Comme l’illustre le terrorisme, le capitalisme ne cesse de fabriquer des individus totalement désespérés, broyés et capables des pires atrocités.Ces terroristes, le capitalisme les façonne à son image. Si de tels “monstres” existent, c’est parce que la société capitaliste est devenue “monstrueuse” !

Ni la bourgeoisie, ni son État, ne peuvent protéger la population de ces monstres qu’ils ont créés et qui peuvent frapper de manière aléatoire et ponctuelle. La classe dominante perd de plus en plus le contrôle sur son propre système en décomposition qui ne peut que continuer à semer la mort. Pire encore : toute la cristallisation médiatique et la mise en avant du danger islamiste radical ne peut hélas que faire naître des vocations de terroristes martyrs.
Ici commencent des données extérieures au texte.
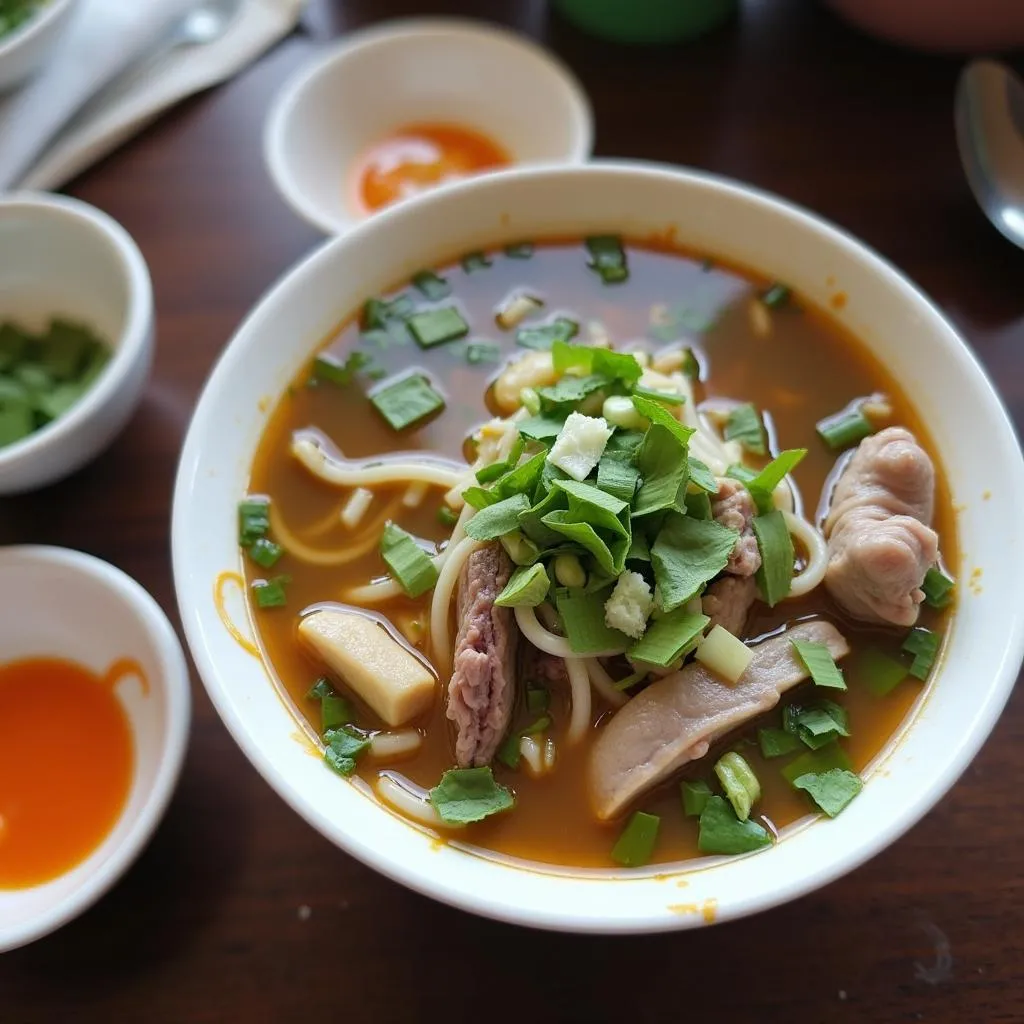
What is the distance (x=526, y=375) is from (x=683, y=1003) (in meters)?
1.37

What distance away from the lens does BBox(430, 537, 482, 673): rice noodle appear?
2086 mm

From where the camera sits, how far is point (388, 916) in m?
2.11

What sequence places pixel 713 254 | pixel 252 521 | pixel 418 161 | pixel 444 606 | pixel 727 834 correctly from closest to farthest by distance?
1. pixel 727 834
2. pixel 444 606
3. pixel 252 521
4. pixel 713 254
5. pixel 418 161

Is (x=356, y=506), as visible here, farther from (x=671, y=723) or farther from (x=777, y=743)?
(x=777, y=743)

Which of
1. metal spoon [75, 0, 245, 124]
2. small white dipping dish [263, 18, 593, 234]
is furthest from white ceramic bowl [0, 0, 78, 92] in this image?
small white dipping dish [263, 18, 593, 234]

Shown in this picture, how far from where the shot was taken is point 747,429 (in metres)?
2.33

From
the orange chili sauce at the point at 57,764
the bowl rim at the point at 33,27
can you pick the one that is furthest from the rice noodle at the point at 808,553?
the bowl rim at the point at 33,27

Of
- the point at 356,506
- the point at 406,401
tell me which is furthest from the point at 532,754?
the point at 406,401

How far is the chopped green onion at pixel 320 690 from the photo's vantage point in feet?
6.74

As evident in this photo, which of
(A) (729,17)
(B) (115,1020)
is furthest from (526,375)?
(A) (729,17)

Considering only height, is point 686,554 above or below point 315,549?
above

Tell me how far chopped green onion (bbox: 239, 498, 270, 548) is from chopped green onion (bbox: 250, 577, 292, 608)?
0.31 ft

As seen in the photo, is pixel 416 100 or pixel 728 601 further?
pixel 416 100

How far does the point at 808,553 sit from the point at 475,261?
109cm
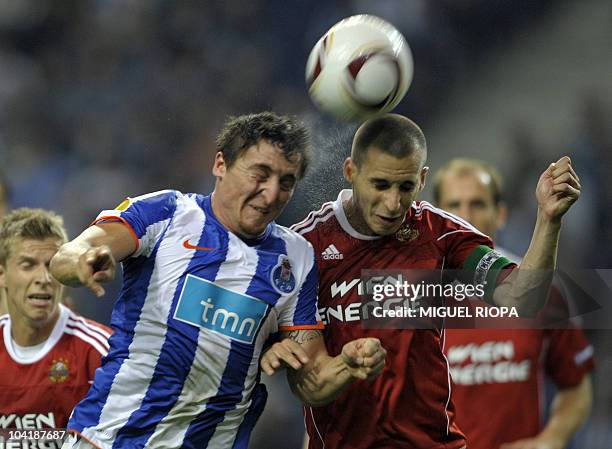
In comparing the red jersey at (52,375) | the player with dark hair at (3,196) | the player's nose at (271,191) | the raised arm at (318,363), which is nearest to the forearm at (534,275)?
the raised arm at (318,363)

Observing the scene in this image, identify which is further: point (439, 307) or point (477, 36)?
point (477, 36)

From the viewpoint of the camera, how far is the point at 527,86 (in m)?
7.48

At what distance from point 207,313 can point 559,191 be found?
1358 millimetres

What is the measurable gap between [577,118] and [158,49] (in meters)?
3.72

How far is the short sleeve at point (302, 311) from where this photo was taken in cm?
323

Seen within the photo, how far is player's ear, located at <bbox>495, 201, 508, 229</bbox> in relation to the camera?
5.87m

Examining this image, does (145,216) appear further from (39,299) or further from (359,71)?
(39,299)

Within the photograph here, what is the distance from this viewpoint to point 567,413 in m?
4.90

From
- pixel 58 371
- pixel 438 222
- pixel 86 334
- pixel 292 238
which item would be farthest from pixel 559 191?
pixel 58 371

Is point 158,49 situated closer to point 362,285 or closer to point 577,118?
point 577,118

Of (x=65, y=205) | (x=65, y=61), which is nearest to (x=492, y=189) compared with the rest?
(x=65, y=205)

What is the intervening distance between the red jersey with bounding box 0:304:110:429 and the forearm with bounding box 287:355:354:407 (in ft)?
5.04

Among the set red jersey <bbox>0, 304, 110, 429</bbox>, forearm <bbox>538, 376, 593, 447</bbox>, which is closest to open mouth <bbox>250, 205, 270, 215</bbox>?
red jersey <bbox>0, 304, 110, 429</bbox>

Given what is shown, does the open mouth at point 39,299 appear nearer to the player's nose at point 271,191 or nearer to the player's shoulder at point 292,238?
the player's shoulder at point 292,238
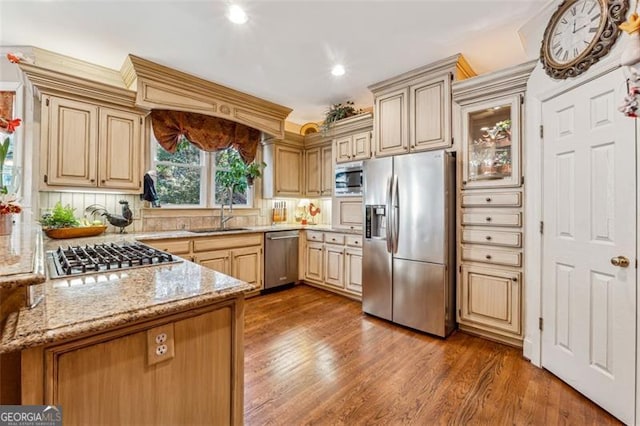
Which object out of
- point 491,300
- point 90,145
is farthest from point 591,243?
point 90,145

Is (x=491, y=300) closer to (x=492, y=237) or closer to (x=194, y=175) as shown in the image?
(x=492, y=237)

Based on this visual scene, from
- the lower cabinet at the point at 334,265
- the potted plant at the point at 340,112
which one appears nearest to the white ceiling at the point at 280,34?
the potted plant at the point at 340,112

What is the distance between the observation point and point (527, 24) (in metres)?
2.36

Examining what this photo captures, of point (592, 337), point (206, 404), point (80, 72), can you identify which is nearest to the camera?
point (206, 404)

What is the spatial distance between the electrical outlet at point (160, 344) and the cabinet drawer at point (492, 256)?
2625mm

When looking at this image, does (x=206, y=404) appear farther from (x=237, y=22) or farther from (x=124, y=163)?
(x=124, y=163)

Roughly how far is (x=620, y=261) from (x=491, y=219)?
99 cm

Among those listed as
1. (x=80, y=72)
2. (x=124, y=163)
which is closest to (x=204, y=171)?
(x=124, y=163)

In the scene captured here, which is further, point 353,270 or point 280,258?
point 280,258

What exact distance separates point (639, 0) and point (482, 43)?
1.19 metres

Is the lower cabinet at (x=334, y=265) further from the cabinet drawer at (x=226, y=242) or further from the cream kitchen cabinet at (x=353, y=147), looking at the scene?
the cream kitchen cabinet at (x=353, y=147)

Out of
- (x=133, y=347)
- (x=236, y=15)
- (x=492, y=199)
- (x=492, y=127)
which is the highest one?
(x=236, y=15)

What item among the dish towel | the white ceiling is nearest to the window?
the dish towel

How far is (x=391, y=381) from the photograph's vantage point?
6.73ft
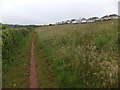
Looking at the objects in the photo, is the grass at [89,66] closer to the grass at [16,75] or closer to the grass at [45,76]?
the grass at [45,76]

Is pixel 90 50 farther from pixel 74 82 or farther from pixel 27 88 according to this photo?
pixel 27 88

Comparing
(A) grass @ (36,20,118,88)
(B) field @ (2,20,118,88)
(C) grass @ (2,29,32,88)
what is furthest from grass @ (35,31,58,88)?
(C) grass @ (2,29,32,88)

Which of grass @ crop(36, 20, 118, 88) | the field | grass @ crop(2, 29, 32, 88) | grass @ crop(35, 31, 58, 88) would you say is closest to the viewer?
grass @ crop(36, 20, 118, 88)

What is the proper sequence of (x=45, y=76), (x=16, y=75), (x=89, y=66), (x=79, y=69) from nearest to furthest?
(x=89, y=66) → (x=79, y=69) → (x=45, y=76) → (x=16, y=75)

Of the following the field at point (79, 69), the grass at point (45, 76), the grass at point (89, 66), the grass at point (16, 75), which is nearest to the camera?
the grass at point (89, 66)

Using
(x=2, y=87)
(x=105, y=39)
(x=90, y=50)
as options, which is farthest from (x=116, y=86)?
(x=105, y=39)

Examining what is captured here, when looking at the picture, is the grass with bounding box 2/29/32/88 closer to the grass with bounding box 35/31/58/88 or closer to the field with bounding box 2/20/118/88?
the field with bounding box 2/20/118/88

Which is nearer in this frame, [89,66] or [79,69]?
[89,66]

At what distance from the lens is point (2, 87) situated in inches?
519

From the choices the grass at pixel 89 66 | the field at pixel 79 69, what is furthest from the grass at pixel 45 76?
the grass at pixel 89 66

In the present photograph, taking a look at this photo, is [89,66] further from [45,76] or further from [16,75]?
[16,75]

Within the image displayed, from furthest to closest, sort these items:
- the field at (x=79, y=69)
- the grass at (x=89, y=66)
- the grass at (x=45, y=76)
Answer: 1. the grass at (x=45, y=76)
2. the field at (x=79, y=69)
3. the grass at (x=89, y=66)

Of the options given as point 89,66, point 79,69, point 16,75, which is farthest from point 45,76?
point 89,66

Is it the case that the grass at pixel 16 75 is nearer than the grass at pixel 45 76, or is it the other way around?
the grass at pixel 45 76
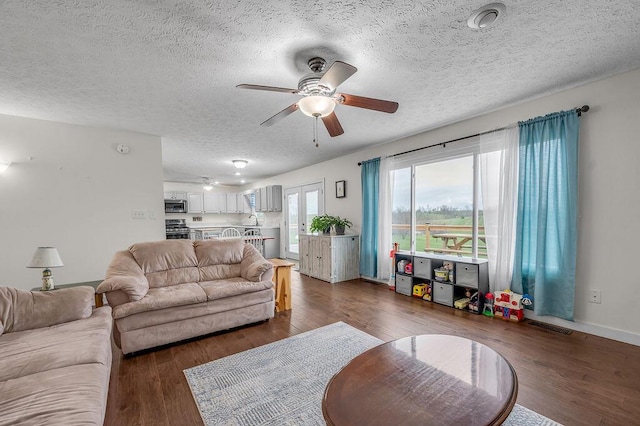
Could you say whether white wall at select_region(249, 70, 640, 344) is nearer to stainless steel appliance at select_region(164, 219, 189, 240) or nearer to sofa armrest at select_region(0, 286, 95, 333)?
sofa armrest at select_region(0, 286, 95, 333)

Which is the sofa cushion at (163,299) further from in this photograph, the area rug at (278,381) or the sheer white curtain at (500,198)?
the sheer white curtain at (500,198)

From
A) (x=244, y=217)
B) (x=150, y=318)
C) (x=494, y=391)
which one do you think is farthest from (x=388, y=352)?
(x=244, y=217)

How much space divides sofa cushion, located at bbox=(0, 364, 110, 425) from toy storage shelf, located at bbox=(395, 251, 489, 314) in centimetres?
357

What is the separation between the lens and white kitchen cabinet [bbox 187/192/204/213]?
8.42m

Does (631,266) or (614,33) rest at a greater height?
(614,33)

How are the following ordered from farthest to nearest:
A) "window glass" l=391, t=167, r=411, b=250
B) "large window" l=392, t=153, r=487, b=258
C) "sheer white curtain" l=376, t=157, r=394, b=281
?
1. "sheer white curtain" l=376, t=157, r=394, b=281
2. "window glass" l=391, t=167, r=411, b=250
3. "large window" l=392, t=153, r=487, b=258

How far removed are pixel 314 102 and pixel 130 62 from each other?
1507 mm

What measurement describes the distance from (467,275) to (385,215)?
1.60 metres

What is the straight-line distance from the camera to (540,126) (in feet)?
9.47

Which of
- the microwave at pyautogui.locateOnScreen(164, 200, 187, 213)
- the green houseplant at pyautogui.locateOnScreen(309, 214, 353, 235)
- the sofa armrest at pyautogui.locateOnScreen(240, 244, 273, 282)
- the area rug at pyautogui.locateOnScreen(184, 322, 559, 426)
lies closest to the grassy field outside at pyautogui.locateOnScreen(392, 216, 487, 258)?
the green houseplant at pyautogui.locateOnScreen(309, 214, 353, 235)

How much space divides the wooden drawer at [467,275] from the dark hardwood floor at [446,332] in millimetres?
366

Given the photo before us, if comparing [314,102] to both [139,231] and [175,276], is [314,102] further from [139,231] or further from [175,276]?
[139,231]

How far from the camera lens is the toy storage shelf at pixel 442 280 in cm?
333

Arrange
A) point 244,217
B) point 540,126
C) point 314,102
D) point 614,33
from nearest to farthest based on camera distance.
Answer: point 614,33
point 314,102
point 540,126
point 244,217
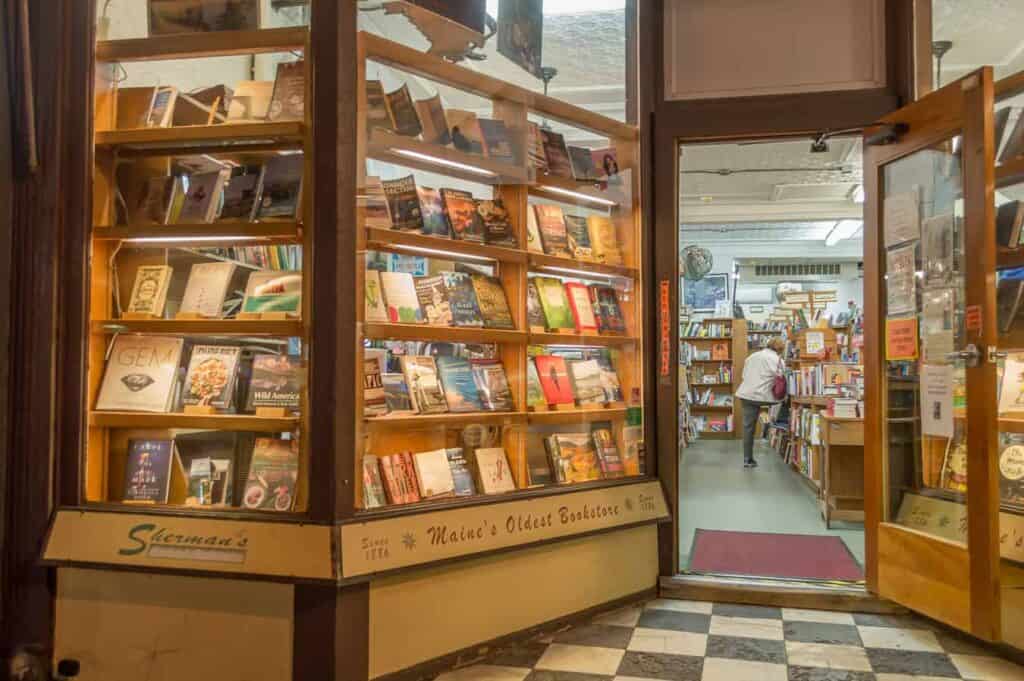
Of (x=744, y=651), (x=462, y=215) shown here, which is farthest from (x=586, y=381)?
(x=744, y=651)

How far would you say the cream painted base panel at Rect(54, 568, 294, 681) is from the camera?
259cm

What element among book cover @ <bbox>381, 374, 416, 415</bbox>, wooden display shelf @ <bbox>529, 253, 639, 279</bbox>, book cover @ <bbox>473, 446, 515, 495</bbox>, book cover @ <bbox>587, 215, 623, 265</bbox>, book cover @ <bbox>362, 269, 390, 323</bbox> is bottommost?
book cover @ <bbox>473, 446, 515, 495</bbox>

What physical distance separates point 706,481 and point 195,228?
5971 millimetres

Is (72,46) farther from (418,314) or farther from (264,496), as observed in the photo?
(264,496)

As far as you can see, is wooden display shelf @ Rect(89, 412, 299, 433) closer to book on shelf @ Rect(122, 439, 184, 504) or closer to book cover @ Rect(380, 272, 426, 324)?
book on shelf @ Rect(122, 439, 184, 504)

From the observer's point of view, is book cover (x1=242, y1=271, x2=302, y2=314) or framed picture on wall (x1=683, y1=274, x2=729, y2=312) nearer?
book cover (x1=242, y1=271, x2=302, y2=314)

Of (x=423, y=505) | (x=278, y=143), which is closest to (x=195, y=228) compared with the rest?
(x=278, y=143)

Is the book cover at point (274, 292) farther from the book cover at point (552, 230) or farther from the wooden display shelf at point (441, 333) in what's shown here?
the book cover at point (552, 230)

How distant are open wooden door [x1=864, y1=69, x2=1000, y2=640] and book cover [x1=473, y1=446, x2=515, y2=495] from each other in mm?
1761

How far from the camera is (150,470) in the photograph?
9.39 ft

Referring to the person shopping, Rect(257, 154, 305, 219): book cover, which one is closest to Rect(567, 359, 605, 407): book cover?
Rect(257, 154, 305, 219): book cover

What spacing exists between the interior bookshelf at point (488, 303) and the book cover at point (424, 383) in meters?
0.01

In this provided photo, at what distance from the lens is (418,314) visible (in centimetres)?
313

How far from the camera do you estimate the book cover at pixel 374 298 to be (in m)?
2.88
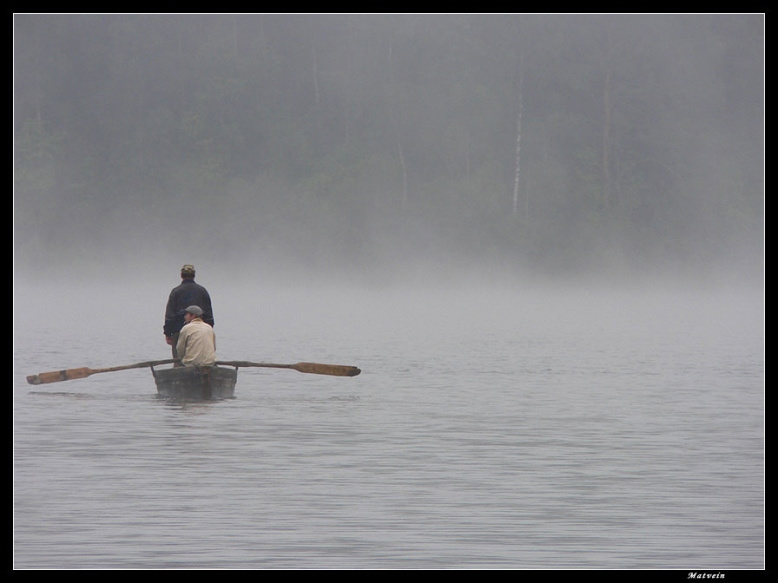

Face à la barbarie du terrorisme, l’impuissance des États et de leurs gouvernements est de plus en plus manifeste. Ces États et gouvernements démocratiques qui dans leurs croisades impérialistes, depuis la guerre du Golfe contre Saddam Hussein, n’ont fait qu’attiser la haine et la soif de vengeance des islamistes fanatisés. Dans la société capitaliste en décomposition, la barbarie et le culte de la violence ne peuvent engendrer que toujours plus de barbarie et de violence aveugle.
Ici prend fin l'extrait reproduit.